#### PROVIDED PASSAGE

Focusing on ad sales for driving business growth comes with its own set of difficulties. The good news is that AI-powered advertising management software can help solve many of these challenges. Automation powered by predictive and generative AI technologies can boost productivity, reduce errors, and enable more efficient, effective media transactions. It enhances collaboration across various teams (namely, planning, ad ops, finance, and billing), streamlining the pitch-to-pay process and easing the creation of a single source of truth for everyone. Most importantly, these technologies make it possible for sales executives to spend less time on manual tasks and more time on building relationships with brands and agencies. These relationships will be a key differentiator in an AI-driven world.
Ad sales in video streaming is the process of selling advertising space within streaming content or on streaming platforms, apps, or services.
Money generated from ad sales can help fund more innovative content that increases audience engagement and gives organizations a competitive edge. Furthermore, unlike subscription revenue, increased ad engagement translates to higher average revenue per user (ARPU).

########
#### PROVIDED MATERIAL

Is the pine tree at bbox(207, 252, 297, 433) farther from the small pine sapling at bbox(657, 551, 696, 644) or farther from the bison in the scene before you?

########

**WHAT THE EXERCISE ASKS:** From the ad sales text, quote the stretch from "Ad sales in" through "per user (ARPU)." word for word.

**RESULT FOR THIS TASK:**
Ad sales in video streaming is the process of selling advertising space within streaming content or on streaming platforms, apps, or services.
Money generated from ad sales can help fund more innovative content that increases audience engagement and gives organizations a competitive edge. Furthermore, unlike subscription revenue, increased ad engagement translates to higher average revenue per user (ARPU).